Lo fa rispondendo alle domande, prima delle quali quella di Riccardo Barenghi che gli chiede se nella vicenda ungherese di cinquant’anni fa veda «i due volti del comunismo» oppure la contrapposizione tra il comunismo dominato dall’esperienza sovietica e un’istanza di libertà che non poteva che contrapporvisi: proprio qui torna la definizione di Nagy, che Bertinotti ricorda essere stata mutuata da due altri protagonisti della rivoluzione, Ferenc Donàth e Geza Losoncsy. Due membri, sottolinea, del comitato centrale del Partito comunista ungherese, sbattuti dal regime filosovietico restauratore di Janos Kadàr in carcere, il secondo morto in seguito all’alimentazione forzata. Comunisti fino all’ultimo e tuttavia autori loro stessi di quella definizione della rivoluzione cui avevano prendevano parte; rivoluzionari contrapposti al potere sovietico, nazionali e democratici, e tuttavia comunisti fino all’ultimo.

Dunque per Bertinotti non si tratta di rilevare due anime dell’esperienza comunista nei fatti del ’56, che in sé descrivono un processo «complesso», partecipato sì da una prevalenza operaia e segnato dai Consigli dei lavoratori, ma appunto sintetizzabile in una rivolta nazionale e democratica. Che al centro aveva e restituisce oggi alla memoria presente una questione «fondamentale»: quella «della democrazia». Quel che interessa dal punto di vista della riflessione politica di chi, come lui incalzato dai cronisti, continua ad affermare l’orizzonte di un «comunismo» anzitutto e in ultimo quale «necessità e possibilità di liberazione» almeno «finché esistono oppressi ed oppressori», fino a che «non mi si dimostri che viviamo in una società diversa da quella dello sfruttamento e dell’alienazione capitalistica», è altro: quel che interessa a chi ragiona così è la «lezione» di una rivoluzione negata dalla «concezione del potere come macchina oggettiva», dalla «superiorità delle ragioni del Partito in cui si considera inverato un destino storico», dal «ricatto psico-politico insito nella subordinazione delle persone agli obiettivi “strategici”». Cioè le «caratteristiche» di una cultura politica che ha segnato tanta parte del comunismo novecentesco e con esso dello stesso movimento operaio. Un’accumulazione di elementi sfociati in un «disastro» con cui «non si può cessare di fare i conti».

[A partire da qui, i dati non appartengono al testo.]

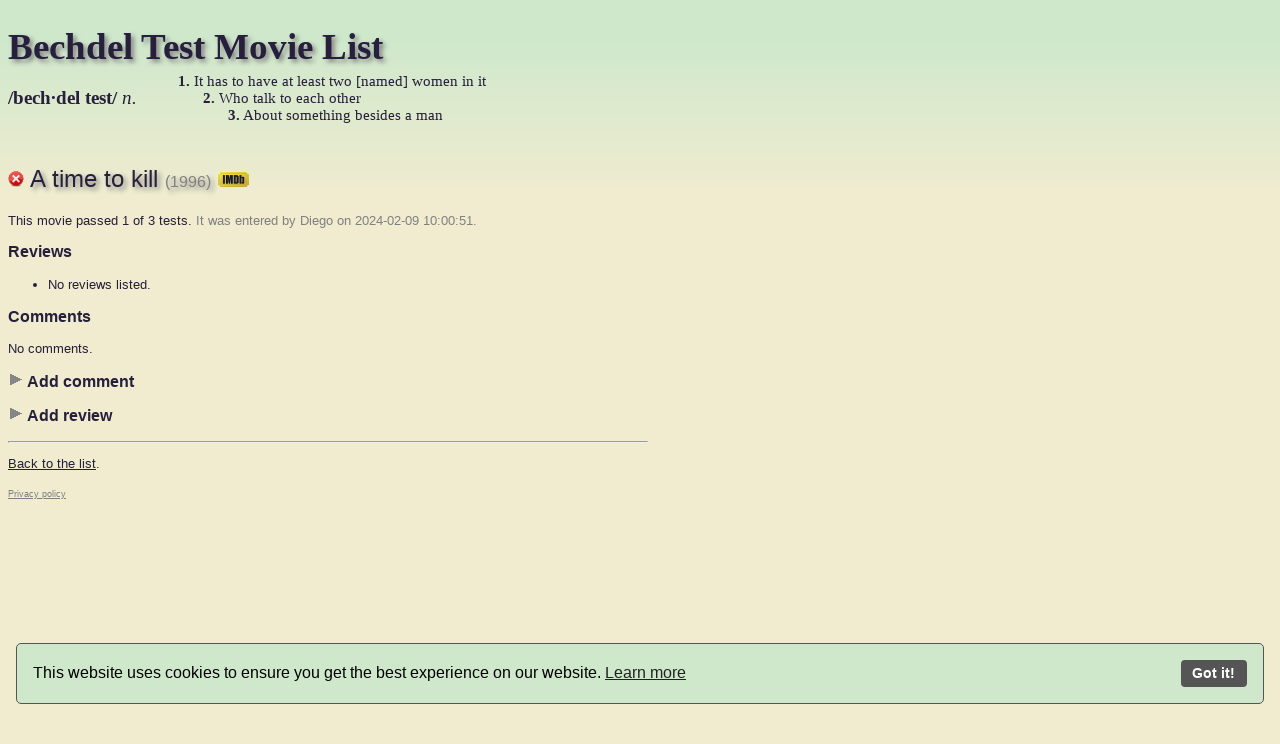

--- FILE ---
content_type: text/html; charset=ISO-8859-1
request_url: https://bechdeltest.com/view/11249/a_time_to_kill
body_size: 2286
content:
<!DOCTYPE html>
<html>
  <head>
	<meta http-equiv="Content-Type" content="text/html; charset=iso-8859-1">
    <title>A time to kill - Bechdel Test Movie List</title>
	<link rel="stylesheet" type="text/css" href="/static/btml.css">  <script type="text/javascript" src="/static/jquery/jquery-1.4.2.min.js"></script>  <script type="text/javascript" src="/static/js/btml.js"></script>
	 <link rel="alternate" type="application/rss+xml" title="Bechdel Test Movie List: RSS" href="/rss/11249/a_time_to_kill">
<!-- Begin Cookie Consent plugin by Silktide - http://silktide.com/cookieconsent -->
<script type="text/javascript">
    window.cookieconsent_options = {"message":"This website uses cookies for Google analytics and ads","dismiss":"Got it!","learnMore":"More info","link":"http://bechdeltest.com/privacy/","theme":"dark-bottom"};
</script>

<script src="/static/js/cconsent.min.js" defer></script><script>window.addEventListener("load",function(){window.wpcb.init({"border":"thin","corners":"small","colors":{"popup":{"background":"#CFE8CB","text":"#000000","border":"#555555"},"button":{"background":"#555555","text":"#ffffff"}},"position":"bottom","content":{"href":"https://bechdeltest.com/privacy/"}})});</script>

  </head>
  <body>
<script type="text/javascript">

  var _gaq = _gaq || [];
  _gaq.push(['_setAccount', 'UA-16505174-1']);
  _gaq.push(['_trackPageview']);

  (function() {
    var ga = document.createElement('script'); ga.type = 'text/javascript'; ga.async = true;
    ga.src = ('https:' == document.location.protocol ? 'https://ssl' : 'http://www') + '.google-analytics.com/ga.js';
    var s = document.getElementsByTagName('script')[0]; s.parentNode.insertBefore(ga, s);
  })();

</script>  <!--[if lte IE 6]><script src="/static/ie6/warning.js"></script><script>window.onload=function(){e("/static/ie6/")}</script><![endif]-->
<div id="top" style="height: 120px;">
	<h1 style="margin-bottom: 5px"><a href="/" style="text-decoration:none;">Bechdel Test Movie List</a></h1>
	<div style="margin: 0; float: left; width: 170px; height: 40px; font-family: serif; font-size: 14pt; padding-top: 14px;">
		<b>/bech&middot;del test/</b> <i>n.</i>
	</div>
	<div style="margin: 0; font-family: serif; font-size: 11pt; width: 500px;">
		<div style="position: relative; left: 0;"><b>1.</b> It has to have at least two [named] women in it</div>
		<div style="position: relative; left: 25px;"><b>2.</b> Who talk to each other</div>
		<div style="position: relative; left: 50px;"><b>3.</b> About something besides a man</div>
	</div>
</div> <div style="float: right; width: 160px; position: absolute: right: 0">
<script async src="//pagead2.googlesyndication.com/pagead/js/adsbygoogle.js"></script>
<!-- Wide Skyscraper -->
<ins class="adsbygoogle"
    style="display:inline-block;width:160px;height:600px"
    data-ad-client="ca-pub-1658666126988044"
    data-ad-slot="6742377814"></ins>
    <script>
    (adsbygoogle = window.adsbygoogle || []).push({});
    </script>
</div>

<h2><img src="/static/nopass.png" alt="[[1]]" title="[There are two or more women in this movie, but they don't talk to each other]"> <a href="http://www.imdb.com/title/tt0117913/" style="text-decoration: none;"> A time to kill <span style="color: gray; font-size: 12pt;">(1996)</span>
	<img src="/static/imdb.png" style="height: 15px;" alt="[imdb]"></a></h2>
<p>This movie passed 1 of 3 tests. <span style="color: gray;">It was entered by Diego on 2024-02-09 10:00:51.</span></p>
<h3>Reviews</h3>
<ul style="margin-bottom: 10px;">   <li>No reviews listed.</li>  </ul> <h3>Comments</h3>    <p>No comments.</p>  <h3 onclick="$('#addcomment').toggle('slow'); toggleArrow('commentarrow');" style="cursor: pointer;"><img src="/static/arrowC.png" alt="&gt;" id="commentarrow"> Add comment</h3>
<div id="addcomment" style="display: none;">
<form method="post" action="/add/save_comment/">
<fieldset>
    <legend>Your comment</legend>

    <p><label for="yourname">Name</label>
		<input type="text" name="name" class="" id="yourname"></p>
	<p><label for="youremail">Email</label>
		<input type="text" name="email" class="" id="youremail"> (won't be posted)</p>
</fieldset>

<fieldset>
<legend>Prove you're human</legend>
    <p><label for="captcha">Type <b>monkey</b> in the following field</label>
    <input type="text" name="captcha" id="captcha" class=""></p>
</fieldset>

 
<fieldset>
    <legend>Your comment</legend>
    <p><input type="checkbox" name="disagree" id="disagree"><label for="disagree">I disagree with the rating</label> <small>(Only if you think the actual rating is wrong, not if you disagree with the test, the applicability in this case or a comment.)</small></p>
	<textarea name="comment" rows="6" cols="40" class=""></textarea>
</fieldset>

Bertinotti tiene molto anche a sottolineare che queste riflessioni non tendono ad una sorta di lavacro di coscienza, per quanto personalmente non coinvolta. Punta, invece, a rendere testimonianza di una interrogazione che è al fondo di ogni sforzo di elaborazione politica per continuare a cercare una “uscita da sinistra” da quel disastro. Quella evocata nella storia viva del 1956 ungherese consiliare e operaio, ma ancor più quella resa necessaria dalla presa di consapevolezza che il suo schiacciamento fu una «tappa irreversibile» di una storia. In questo orizzonte non c’è più «presunzione di autosufficienza del partito» che tenga, anche se rimane il riconoscimento alla «straordinaria peculiarità» dell’esperienza del partito comunista italiano nella sua «felice ambiguità tra struttura autoritaria e costituzione materiale di popolo»; non c’è più nessuna difendibilità di «ragioni superiori della Storia» di fronte alle «istanze di libertà», non c’è più nemmeno la «priorità» di una «denominazione partitica». Resta invece quella ricerca di liberazione. Ormai, e proprio in nome dell’esperienza storica, inseparabile nei suoi interrogativi da quelli che un 1956 pone alla «politica per intero»: il rapporto tra individuo e potere, tra identità e libertà, tra democrazia e liberazione sociale.